In Offended by Irvine Welsh the Scottish writer explores the effect of ‘cancel culture’ on artistic expression, and questions whether art should be allowed to cause offence. The Sky Arts documentary aired in November, and features a series of interviews with artists who feel negatively impacted by cancellation or ‘woke’ culture, interspersed with Welsh sharing his own views. The interviewees include artist Jake Chapman, author Nadifa Mohamed, and comedian Geoff Norcott.

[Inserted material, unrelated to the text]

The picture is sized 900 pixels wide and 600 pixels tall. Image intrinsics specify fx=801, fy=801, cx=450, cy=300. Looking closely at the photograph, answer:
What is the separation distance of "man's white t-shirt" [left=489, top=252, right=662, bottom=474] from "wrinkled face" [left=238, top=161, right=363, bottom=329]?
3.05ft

Between interviews held in studios, libraries and pubs, Welsh builds a case against what he views as censorship. “Silence is inertia,” he says in a voice over. When artists are afraid of offending their audience, they self-censor. If offensive art is criticised or ‘cancelled’ through channels like social media (the main antagonist of the documentary) then, he argues, it is a restriction on free speech. However, Welsh’s stance is somewhat ironic. The documentary prioritises the right of artists to freedom of expression, but challenges the right of an audience to participate in the same thing. If someone specifically sets out to provoke their audience, as multiple artists in the documentary say they do, then surely a level of controversy means that they have succeeded. A silencing of audience criticism would lead to the same level of ‘inertia’ as self-censoring artists. While art is firstly a creative expression, how it is received by its audience is what, arguably, creates the impact.

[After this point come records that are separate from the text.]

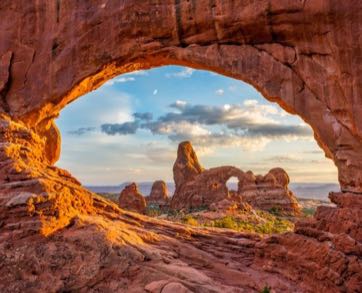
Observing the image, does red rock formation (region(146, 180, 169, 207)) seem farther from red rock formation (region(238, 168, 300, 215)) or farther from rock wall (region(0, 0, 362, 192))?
rock wall (region(0, 0, 362, 192))

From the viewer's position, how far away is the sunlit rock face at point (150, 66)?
11.3m

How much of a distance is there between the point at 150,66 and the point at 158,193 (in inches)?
2199

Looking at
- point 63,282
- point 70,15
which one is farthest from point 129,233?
point 70,15

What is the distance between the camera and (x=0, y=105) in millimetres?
15438

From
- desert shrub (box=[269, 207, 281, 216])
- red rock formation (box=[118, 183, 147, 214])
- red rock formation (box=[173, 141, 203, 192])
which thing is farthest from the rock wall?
red rock formation (box=[173, 141, 203, 192])

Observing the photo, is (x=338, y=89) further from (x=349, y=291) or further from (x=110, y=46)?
(x=110, y=46)

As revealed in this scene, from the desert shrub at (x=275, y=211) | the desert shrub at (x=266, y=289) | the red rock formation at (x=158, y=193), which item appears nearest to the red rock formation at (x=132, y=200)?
the desert shrub at (x=275, y=211)

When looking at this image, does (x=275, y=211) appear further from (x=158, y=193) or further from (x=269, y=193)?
(x=158, y=193)

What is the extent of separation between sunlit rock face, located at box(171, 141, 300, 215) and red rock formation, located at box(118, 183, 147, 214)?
390 inches

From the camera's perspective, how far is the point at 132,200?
150ft

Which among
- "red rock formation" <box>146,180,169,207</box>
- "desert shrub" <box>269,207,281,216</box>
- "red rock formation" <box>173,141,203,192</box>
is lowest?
"desert shrub" <box>269,207,281,216</box>

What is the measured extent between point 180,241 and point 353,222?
6163mm

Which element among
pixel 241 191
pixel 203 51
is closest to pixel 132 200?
pixel 241 191

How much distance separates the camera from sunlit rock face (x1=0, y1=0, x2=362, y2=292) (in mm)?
11281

Social media, rather than making people more easily offended, has simply made it possible for more people to get their opinions heard. While exhibitions or films used to be reviewed in newspaper columns or a handful of blogs, now anyone can comment and potentially reach the same amount of people as any celebrity or traditional critic. Welsh says that social media is “undemocratic” – I would argue that it is anything but. As artists now face judgement from this much wider circle, they must, of course, consider how this affects them. However, arguing for their own freedom of expression but feeling attacked when other people use theirs, especially when the artist has specifically set out to cause controversy, is not a fair solution. If everyone must have the ‘freedom to question and to offend’, as the documentary states in a dramatic conclusion, then that right should be extended to the audience as much as the artist.
If art has the right to offend, then the audience must also have the right to be offended.